Stored items:
§

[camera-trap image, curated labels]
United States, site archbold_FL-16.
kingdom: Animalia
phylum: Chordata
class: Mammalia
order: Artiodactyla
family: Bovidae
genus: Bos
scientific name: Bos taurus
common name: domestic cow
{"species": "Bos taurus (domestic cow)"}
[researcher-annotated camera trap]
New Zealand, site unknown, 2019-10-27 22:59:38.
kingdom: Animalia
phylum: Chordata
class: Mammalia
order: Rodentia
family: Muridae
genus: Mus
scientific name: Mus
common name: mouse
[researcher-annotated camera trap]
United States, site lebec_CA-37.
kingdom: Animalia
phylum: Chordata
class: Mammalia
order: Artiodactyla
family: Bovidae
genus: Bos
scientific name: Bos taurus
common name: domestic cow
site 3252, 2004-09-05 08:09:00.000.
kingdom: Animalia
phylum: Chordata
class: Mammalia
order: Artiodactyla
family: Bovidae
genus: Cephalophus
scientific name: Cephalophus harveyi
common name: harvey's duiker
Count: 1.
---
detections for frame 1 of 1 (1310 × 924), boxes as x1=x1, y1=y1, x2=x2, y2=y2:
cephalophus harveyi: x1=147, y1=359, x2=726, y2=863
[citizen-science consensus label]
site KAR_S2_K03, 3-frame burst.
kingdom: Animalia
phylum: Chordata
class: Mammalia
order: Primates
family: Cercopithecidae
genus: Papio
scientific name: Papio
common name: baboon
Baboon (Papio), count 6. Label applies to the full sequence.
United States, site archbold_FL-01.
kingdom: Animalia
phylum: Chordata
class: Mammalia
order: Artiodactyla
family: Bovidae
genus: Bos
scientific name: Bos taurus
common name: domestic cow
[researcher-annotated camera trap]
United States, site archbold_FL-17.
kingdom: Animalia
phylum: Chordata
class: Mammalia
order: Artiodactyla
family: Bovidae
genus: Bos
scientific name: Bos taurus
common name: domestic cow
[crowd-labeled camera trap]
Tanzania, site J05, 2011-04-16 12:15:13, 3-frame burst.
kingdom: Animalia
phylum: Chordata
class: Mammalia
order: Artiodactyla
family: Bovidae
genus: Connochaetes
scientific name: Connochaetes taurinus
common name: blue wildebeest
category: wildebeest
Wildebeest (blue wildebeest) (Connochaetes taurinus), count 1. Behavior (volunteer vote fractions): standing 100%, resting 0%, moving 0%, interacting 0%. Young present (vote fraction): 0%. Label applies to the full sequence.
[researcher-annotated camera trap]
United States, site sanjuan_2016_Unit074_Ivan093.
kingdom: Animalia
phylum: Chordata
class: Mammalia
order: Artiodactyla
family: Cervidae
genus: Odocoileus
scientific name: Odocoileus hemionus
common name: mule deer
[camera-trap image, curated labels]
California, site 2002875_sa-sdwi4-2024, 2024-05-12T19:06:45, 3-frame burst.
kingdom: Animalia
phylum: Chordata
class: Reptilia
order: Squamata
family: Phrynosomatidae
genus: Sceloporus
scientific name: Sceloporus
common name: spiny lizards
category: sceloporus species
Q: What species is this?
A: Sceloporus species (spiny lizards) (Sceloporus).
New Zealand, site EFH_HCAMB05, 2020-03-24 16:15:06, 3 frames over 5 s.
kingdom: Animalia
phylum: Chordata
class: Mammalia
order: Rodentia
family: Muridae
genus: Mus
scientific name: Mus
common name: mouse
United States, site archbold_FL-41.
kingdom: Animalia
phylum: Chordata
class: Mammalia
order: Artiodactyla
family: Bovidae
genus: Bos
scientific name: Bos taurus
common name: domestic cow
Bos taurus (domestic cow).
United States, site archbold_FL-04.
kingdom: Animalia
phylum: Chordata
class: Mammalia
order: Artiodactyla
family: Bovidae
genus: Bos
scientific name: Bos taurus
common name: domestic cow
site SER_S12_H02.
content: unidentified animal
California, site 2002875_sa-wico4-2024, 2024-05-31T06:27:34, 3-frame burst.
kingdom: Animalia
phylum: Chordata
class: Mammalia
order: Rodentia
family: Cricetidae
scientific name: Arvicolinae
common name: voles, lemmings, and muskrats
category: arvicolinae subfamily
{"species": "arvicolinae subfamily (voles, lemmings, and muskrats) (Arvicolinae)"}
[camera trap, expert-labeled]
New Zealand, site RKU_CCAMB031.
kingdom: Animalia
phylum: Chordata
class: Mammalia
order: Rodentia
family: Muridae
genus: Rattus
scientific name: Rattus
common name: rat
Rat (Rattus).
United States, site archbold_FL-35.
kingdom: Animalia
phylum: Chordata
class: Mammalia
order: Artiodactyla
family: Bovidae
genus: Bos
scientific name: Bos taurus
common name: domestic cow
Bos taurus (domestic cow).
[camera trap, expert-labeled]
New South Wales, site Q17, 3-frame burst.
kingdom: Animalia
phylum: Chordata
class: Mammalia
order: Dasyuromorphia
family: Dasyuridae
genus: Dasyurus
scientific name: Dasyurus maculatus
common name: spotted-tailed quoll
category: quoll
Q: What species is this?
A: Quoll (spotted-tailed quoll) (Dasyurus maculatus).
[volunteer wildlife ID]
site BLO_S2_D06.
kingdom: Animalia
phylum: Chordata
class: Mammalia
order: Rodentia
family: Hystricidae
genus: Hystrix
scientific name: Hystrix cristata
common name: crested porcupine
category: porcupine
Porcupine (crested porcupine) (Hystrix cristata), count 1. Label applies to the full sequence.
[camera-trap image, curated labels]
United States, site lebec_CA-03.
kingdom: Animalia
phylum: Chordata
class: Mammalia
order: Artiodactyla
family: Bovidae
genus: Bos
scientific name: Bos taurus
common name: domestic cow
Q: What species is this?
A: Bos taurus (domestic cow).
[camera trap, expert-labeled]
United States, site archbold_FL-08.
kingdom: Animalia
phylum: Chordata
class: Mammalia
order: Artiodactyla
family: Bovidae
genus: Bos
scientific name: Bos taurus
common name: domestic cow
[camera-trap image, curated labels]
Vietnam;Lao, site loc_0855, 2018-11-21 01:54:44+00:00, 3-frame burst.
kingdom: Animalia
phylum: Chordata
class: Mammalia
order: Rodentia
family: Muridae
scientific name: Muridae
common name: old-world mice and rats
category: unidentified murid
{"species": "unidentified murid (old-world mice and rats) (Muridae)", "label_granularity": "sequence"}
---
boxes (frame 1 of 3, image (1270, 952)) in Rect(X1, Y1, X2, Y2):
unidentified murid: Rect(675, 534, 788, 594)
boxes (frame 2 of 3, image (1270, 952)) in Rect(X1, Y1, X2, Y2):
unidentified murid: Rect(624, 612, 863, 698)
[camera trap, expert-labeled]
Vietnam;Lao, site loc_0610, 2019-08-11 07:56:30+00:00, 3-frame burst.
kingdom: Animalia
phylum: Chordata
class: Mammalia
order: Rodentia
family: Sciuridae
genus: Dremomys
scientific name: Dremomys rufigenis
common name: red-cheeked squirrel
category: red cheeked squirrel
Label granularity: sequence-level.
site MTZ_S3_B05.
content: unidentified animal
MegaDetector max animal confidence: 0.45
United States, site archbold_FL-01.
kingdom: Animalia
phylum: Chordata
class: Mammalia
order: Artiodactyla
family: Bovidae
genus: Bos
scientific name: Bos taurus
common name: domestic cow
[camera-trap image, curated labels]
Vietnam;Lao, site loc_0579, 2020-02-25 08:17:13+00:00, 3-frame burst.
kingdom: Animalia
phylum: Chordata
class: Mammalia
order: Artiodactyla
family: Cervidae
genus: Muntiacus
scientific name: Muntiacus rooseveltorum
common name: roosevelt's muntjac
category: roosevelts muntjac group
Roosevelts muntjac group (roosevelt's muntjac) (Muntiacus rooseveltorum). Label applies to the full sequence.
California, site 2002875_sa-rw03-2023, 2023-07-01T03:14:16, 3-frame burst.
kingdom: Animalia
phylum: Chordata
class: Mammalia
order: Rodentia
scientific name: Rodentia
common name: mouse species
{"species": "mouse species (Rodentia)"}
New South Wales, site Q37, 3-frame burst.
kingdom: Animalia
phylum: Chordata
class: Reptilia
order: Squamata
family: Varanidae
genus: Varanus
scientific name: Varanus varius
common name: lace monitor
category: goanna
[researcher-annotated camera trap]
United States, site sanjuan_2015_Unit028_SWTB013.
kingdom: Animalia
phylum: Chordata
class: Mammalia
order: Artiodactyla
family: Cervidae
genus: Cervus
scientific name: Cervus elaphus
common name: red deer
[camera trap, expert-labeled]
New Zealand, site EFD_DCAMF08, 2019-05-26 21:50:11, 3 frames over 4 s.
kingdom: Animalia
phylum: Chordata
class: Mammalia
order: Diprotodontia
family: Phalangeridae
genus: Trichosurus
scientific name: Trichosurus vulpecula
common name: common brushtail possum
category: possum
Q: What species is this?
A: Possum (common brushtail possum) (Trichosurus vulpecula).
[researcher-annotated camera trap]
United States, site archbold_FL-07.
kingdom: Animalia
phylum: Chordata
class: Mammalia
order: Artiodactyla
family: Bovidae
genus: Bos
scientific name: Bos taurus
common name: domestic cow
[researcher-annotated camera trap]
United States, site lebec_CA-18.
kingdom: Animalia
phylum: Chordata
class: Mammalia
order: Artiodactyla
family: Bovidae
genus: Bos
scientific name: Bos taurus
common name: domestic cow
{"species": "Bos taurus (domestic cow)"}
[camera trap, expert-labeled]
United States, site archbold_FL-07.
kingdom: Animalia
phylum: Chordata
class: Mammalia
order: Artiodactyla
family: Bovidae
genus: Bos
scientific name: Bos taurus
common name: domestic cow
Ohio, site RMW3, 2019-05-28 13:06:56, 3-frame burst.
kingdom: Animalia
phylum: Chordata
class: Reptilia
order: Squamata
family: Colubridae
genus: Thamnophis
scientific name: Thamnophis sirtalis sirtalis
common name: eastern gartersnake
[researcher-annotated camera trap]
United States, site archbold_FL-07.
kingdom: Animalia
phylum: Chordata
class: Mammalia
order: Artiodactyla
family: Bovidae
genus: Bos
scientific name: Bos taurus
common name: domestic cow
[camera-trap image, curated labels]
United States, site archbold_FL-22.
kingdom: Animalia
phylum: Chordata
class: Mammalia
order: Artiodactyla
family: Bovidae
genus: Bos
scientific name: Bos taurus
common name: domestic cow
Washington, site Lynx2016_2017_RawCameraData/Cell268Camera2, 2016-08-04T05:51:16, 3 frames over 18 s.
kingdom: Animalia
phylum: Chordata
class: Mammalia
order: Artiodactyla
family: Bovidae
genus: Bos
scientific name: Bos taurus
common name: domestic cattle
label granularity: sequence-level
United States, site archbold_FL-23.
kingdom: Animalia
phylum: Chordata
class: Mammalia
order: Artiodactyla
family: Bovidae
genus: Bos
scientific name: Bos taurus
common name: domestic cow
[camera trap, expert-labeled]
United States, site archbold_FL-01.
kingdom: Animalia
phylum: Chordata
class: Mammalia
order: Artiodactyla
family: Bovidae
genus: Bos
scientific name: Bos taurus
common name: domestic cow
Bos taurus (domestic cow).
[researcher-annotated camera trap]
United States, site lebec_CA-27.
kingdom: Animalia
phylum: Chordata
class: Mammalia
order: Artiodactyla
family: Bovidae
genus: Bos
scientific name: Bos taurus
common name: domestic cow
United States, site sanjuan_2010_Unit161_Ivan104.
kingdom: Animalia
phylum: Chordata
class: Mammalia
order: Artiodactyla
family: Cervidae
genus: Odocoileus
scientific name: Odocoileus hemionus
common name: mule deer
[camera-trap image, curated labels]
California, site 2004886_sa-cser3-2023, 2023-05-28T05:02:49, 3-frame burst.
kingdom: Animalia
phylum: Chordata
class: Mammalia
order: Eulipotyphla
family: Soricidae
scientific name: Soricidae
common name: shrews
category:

§

## What to produce:
What number of lines in the data contain the word "level"? Give the number and nothing else.

## Task output:
2